Entrei na modesta habitação, e os sinais de pobreza estavam por toda a parte. O interior estava imaculadamente limpo, é verdade, mas as paredes, com rachaduras em diversos pontos, há anos não viam tinta. O forro, por sua vez, estava negro em alguns pontos, notadamente nos cantos, em decorrência de vazamentos, provavelmente causados por telhas quebradas e não-trocadas. Na sala, onde fui instalado com todo o conforto, havia uma sólida mesa, cadeiras bastante velhas, mas em bom estado de conservação, um aparelho de TV, muito antigo, e uma árvore de Natal, tosca, sem pisca-pisca, que há muito já vira melhores dias.

A ceia foi tranqüila, alegre e sem-cerimônias, de parte a parte. O cardápio era dos mais frugais. Consistia de dois frangos assados, arroz branco, e maionese caseira. Mas nunca, ao que me lembre, comi comida mais gostosa e rica do que essa. A ceia foi aberta com um aperitivo, uma caninha especial, comprada diretamente num alambique caseiro do interior de Minas, que desceu macia e quente. Um vinho de garrafão, adquirido no Rio Grande do Sul, servia de acompanhamento.

Contamos casos e mais casos, histórias sem fim, das nossas respectivas experiências pessoais. E rimos, rimos muito, com espontaneidade e descontração, o tempo todo, mesmo quando não havia motivos para o riso. À certa altura, a pretexto de que precisava estudar para o vestibular (e precisava mesmo), pedi licença para me retirar.
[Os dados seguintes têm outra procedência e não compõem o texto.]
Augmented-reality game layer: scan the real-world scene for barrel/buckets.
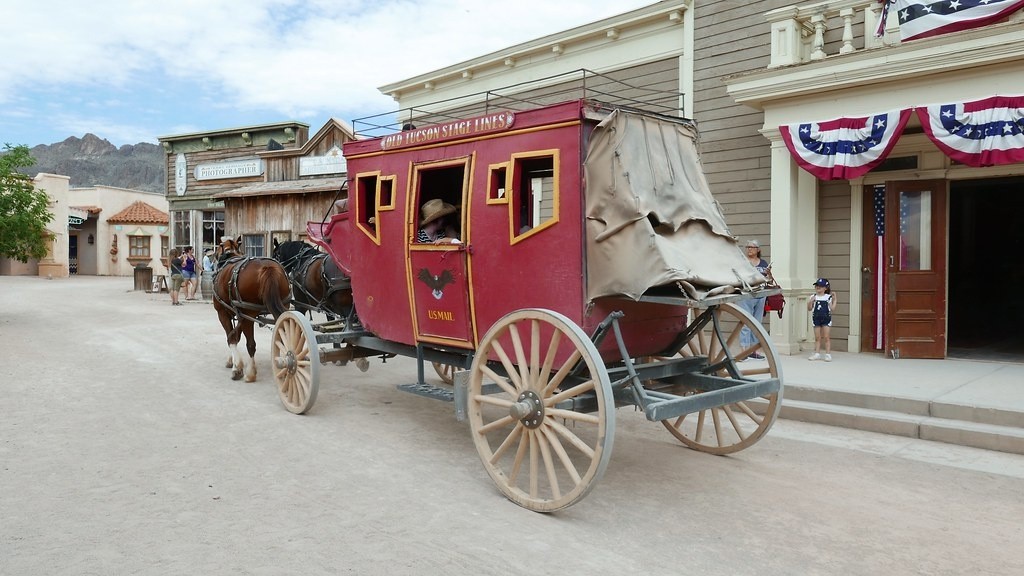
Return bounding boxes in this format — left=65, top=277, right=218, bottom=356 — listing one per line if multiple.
left=201, top=272, right=216, bottom=301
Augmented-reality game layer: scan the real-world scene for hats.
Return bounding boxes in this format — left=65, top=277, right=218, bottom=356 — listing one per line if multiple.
left=813, top=278, right=830, bottom=288
left=419, top=199, right=456, bottom=227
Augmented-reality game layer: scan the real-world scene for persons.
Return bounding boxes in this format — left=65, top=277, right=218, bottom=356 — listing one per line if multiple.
left=366, top=197, right=376, bottom=233
left=202, top=248, right=216, bottom=272
left=807, top=278, right=837, bottom=361
left=416, top=197, right=461, bottom=245
left=737, top=240, right=771, bottom=362
left=180, top=246, right=205, bottom=299
left=169, top=249, right=187, bottom=306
Despedi-me com afabilidade e emoção dos donos da casa, agradecido por aqueles momentos ímpares que passei em tão agradável companhia.

Num instante de distração dos anfitriões, num impulso irresistível, puxei da carteira, tirei todo o dinheiro que tinha (que era todo o meu décimo-terceiro, dos mais polpudos) e, sem ninguém perceber, coloquei tudo debaixo de um vaso de vidro, com flores artificiais, que estava sobre a televisão. A importância daria para cobrir o aluguel atrasado e ainda sobrar alguma quirera.

Já fora da casa, olhei para o céu, incrivelmente estrelado daquela noite inusitadamente quente de início de verão. Sentia-me bem como nunca. Segui cantarolando o “White Christmas”, de Irving Berlin, pela rua vazia, rumo à minha residência, tomado de uma gostosa, mas indescritível, emoção, misto de alegria e de nostalgia.

A esta altura, o ar da madrugada estava fresco. Uma suave brisa batia-me no rosto e assanhava meus cabelos. Ao longe, ouvia o sino da Igreja de Santa Isabel, convocando os fiéis para a missa do galo. Subitamente, uma estrela cadente riscou o céu noturno. Seria um presságio? Não sei! Talvez! Só sei que, passados mais de cinquenta anos, olhando retrospectivamente todo esse período, hoje tenho absoluta certeza de que aquele foi o melhor dos Natais que já tive em toda a minha vida...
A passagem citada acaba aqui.